Esse post é uma continuação de uma discussão iniciada em Anomia digital: quando a internet perde suas regras
A rápida incorporação dos Large Language Models (LLMs) em contextos educacionais abre possibilidades inéditas de mediação da aprendizagem, personalização de conteúdos e apoio ao professor. Ao mesmo tempo, ela reacende um problema já presente no ambiente digital: a anomia digital, isto é, o enfraquecimento das normas que orientam o comportamento e dão sentido às interações.
Quando uma criança interage com um LLM, ela não está apenas acessando informação. Está se relacionando com um sistema que responde, orienta, corrige e, muitas vezes, valida suas ações. Essa relação, se não for cuidadosamente projetada, pode reproduzir dinâmicas anômicas já conhecidas no ambiente digital.

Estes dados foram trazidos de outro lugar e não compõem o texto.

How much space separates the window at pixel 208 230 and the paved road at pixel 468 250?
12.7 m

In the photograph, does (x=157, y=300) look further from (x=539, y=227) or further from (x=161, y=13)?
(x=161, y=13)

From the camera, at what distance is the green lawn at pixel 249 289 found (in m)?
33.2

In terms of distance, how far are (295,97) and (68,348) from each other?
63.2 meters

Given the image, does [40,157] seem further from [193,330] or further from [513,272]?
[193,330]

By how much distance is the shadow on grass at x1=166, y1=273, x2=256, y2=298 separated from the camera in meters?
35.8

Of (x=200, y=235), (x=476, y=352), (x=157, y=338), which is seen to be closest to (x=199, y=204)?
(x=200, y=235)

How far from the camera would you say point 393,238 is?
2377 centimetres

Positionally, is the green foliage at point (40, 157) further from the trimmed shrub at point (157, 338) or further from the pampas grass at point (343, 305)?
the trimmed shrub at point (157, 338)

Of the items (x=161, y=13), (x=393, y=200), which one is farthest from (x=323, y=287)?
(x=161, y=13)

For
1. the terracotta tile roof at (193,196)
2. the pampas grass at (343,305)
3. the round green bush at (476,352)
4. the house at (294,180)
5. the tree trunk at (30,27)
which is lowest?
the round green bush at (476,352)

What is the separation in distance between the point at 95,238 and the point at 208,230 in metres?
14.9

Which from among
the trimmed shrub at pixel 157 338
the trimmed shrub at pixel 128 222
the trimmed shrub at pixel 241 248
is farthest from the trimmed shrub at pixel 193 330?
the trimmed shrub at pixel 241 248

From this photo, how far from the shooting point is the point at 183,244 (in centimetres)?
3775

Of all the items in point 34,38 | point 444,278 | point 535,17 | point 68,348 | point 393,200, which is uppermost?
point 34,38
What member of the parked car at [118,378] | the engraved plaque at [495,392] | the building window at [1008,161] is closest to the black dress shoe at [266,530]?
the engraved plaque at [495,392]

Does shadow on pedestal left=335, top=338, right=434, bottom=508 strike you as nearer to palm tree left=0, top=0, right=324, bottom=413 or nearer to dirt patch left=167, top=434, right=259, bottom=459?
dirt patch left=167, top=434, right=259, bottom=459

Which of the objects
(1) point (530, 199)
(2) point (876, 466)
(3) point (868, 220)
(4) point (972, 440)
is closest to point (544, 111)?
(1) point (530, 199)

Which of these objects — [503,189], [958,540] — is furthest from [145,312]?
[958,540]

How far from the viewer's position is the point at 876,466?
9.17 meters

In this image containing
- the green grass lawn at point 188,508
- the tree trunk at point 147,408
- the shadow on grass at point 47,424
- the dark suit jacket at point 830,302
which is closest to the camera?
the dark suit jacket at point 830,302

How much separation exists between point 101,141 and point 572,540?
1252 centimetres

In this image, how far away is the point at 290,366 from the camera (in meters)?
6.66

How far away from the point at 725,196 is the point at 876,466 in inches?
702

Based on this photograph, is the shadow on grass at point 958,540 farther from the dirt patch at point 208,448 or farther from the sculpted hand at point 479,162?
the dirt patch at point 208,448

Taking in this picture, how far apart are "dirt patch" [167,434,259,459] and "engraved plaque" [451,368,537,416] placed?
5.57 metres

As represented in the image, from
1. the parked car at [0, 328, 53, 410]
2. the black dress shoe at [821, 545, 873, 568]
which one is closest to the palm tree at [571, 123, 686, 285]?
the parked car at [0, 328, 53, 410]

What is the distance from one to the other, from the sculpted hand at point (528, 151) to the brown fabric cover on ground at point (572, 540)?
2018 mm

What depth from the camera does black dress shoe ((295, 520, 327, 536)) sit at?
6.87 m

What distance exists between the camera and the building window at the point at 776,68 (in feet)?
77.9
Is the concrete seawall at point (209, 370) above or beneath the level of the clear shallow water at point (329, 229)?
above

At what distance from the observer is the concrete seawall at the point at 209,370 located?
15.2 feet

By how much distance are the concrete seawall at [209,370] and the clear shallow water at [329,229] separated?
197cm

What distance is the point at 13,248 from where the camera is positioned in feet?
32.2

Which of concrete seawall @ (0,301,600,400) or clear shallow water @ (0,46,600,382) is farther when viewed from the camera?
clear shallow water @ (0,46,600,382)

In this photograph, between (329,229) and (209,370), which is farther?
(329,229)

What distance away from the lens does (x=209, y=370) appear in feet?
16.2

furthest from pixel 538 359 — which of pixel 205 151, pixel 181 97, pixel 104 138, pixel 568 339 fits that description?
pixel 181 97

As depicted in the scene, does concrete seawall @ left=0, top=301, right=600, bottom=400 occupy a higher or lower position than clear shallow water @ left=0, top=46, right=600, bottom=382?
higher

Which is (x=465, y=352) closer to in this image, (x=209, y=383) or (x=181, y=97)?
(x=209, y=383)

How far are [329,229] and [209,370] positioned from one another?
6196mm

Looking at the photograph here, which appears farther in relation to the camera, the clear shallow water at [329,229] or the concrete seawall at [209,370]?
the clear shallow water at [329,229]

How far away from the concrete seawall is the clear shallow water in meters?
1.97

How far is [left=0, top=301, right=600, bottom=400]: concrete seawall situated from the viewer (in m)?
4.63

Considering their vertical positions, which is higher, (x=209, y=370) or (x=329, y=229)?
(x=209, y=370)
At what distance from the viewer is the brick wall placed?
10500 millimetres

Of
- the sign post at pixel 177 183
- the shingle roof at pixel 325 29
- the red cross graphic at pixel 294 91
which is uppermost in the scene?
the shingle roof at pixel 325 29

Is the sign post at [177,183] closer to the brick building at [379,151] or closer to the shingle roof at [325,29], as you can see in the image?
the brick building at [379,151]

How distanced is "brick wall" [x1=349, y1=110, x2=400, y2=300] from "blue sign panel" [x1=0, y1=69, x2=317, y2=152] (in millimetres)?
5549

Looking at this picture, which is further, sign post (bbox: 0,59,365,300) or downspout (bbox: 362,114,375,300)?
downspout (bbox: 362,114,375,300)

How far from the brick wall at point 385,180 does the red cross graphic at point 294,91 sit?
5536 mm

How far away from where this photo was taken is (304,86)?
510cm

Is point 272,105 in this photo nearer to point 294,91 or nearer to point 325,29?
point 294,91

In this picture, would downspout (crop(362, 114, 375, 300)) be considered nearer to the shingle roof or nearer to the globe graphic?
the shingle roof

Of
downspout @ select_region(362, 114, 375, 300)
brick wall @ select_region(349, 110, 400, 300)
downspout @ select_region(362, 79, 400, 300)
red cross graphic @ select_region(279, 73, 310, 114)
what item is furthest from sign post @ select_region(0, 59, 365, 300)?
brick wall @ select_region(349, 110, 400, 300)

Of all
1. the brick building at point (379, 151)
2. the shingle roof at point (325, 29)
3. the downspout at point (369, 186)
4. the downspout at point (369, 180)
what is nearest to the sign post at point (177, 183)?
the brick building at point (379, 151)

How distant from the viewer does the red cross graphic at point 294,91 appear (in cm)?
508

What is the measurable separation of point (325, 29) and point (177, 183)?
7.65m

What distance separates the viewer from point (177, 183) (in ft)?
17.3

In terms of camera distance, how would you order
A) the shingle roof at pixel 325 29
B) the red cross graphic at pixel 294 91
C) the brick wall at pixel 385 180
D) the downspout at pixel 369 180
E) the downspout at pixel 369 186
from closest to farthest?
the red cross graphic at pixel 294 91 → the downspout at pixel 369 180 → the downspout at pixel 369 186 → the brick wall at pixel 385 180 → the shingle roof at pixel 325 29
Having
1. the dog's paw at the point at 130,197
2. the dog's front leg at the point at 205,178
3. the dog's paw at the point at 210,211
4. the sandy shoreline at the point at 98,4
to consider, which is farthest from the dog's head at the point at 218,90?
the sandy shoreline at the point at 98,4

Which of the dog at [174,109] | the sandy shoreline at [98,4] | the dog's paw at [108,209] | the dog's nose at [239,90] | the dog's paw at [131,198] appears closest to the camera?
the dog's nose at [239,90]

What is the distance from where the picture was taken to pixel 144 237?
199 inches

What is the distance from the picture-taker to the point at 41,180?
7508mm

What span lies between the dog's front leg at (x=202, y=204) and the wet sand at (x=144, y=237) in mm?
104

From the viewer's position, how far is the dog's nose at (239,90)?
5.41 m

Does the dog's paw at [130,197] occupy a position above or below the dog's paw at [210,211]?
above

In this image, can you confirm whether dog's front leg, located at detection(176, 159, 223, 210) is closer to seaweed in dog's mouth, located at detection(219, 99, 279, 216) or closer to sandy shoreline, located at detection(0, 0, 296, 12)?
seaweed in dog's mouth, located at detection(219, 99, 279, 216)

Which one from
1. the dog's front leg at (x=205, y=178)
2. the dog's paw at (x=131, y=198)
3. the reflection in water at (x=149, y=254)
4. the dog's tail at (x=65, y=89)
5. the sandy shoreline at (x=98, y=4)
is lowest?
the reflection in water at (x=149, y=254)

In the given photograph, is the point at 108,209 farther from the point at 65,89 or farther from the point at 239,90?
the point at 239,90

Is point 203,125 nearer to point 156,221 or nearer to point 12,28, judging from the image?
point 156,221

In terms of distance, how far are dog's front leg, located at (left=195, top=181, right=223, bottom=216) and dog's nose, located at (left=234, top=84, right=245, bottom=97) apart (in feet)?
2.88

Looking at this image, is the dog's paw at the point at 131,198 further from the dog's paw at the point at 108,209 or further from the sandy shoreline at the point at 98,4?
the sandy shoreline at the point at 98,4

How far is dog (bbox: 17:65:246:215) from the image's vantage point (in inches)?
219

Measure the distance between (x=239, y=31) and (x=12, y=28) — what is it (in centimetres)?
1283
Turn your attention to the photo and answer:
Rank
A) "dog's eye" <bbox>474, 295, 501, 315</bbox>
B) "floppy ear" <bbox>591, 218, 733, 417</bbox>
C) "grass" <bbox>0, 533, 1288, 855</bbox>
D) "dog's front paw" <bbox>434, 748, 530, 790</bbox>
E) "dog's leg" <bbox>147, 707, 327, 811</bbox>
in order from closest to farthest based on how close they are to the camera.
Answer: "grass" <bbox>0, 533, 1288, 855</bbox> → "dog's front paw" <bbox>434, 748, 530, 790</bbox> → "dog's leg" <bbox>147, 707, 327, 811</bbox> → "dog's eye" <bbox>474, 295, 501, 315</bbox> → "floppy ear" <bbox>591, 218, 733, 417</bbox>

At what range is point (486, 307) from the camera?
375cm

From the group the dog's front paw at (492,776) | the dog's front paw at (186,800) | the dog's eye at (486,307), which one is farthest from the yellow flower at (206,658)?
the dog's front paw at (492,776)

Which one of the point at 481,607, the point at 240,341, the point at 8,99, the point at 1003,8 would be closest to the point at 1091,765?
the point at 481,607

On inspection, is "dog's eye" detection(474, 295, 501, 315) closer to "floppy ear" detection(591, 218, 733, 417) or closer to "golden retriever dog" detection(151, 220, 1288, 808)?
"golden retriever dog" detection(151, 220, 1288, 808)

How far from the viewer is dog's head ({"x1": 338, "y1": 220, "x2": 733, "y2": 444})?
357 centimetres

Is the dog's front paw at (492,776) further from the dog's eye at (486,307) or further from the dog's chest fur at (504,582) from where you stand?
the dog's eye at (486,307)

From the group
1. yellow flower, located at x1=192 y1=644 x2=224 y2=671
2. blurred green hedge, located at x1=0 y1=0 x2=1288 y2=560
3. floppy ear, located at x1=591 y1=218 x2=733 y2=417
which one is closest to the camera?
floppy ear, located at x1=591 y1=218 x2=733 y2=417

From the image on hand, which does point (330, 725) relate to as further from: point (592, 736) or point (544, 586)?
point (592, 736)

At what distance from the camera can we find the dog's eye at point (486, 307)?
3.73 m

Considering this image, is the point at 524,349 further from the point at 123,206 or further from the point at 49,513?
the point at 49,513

O risco da inteligência sem contexto normativo
LLMs tendem a ser percebidos como autoridades neutras e sempre disponíveis. Para crianças, isso é particularmente sensível. A ausência de corporeidade, de limites explícitos e de mediação humana clara pode gerar a sensação de que o sistema “sempre sabe” e “sempre responde”, independentemente do contexto ou das consequências.
Nesse cenário, o aprendizado pode se deslocar de um processo socialmente mediado para uma interação solitária, onde regras, intencionalidade pedagógica e responsabilidade ficam diluídas. O problema não está no modelo em si, mas na forma como ele é inserido na experiência educativa.
Sob a ótica sociológica de Émile Durkheim, trata-se de um ambiente onde normas não desaparecem, mas deixam de ser compreendidas como construções coletivas. Elas passam a ser implícitas, algorítmicas e pouco questionáveis.
LLMs como mediadores pedagógicos, não substitutos
Quando integrados de forma crítica, LLMs podem atuar como mediadores poderosos do aprendizado. Isso exige que eles não sejam apresentados como oráculos, mas como ferramentas situadas, com limites claros e objetivos pedagógicos definidos.
Em projetos educacionais digitais, especialmente os que envolvem infância, o LLM deve reforçar normas educativas já existentes, como valorização do processo, incentivo à reflexão e reconhecimento do erro como parte da aprendizagem. A tecnologia, nesse caso, não dita regras: ela as explicita e as sustenta.
A força da integração com jogos educativos híbridos
É na combinação entre LLMs e jogos educativos híbridos que surge um caminho promissor para mitigar a anomia digital. Ao integrar o modelo de linguagem a experiências físicas e coletivas, o aprendizado volta a estar ancorado no corpo, no espaço e na interação social.
Nesse tipo de projeto, o LLM pode assumir papéis como narrador, mediador de desafios ou facilitador de reflexão, sempre conectado a ações concretas realizadas no mundo físico. As regras do jogo deixam de ser apenas código invisível e passam a ser vivenciadas, negociadas e observáveis.
Assim, a inteligência artificial não substitui a experiência social do aprender, mas a amplia, mantendo referências normativas claras e compartilhadas.
Educação, ética e responsabilidade no uso de LLMs
Pensar o uso de LLMs na educação infantil não é apenas uma questão técnica. É uma decisão pedagógica e ética. Ambientes educativos baseados em IA ensinam, de forma explícita ou implícita, como lidar com autoridade, erro, diálogo e responsabilidade.
Quando bem projetados, esses ambientes podem contribuir para a formação de sujeitos críticos, capazes de compreender que sistemas inteligentes são ferramentas, não juízes absolutos. Quando mal projetados, podem reforçar passividade, dependência e desorientação normativa, que são marcas centrais da anomia digital.
Para concluir
LLMs têm potencial para transformar profundamente a educação, mas seu impacto depende do contexto em que são inseridos. Integrados a projetos educacionais híbridos, mediados por educadores e orientados por princípios pedagógicos claros, eles podem atuar como aliados na construção de sentido, cooperação e aprendizagem significativa. Sem isso, correm o risco de se tornar apenas mais um vetor de anomia em um ecossistema digital já frágil.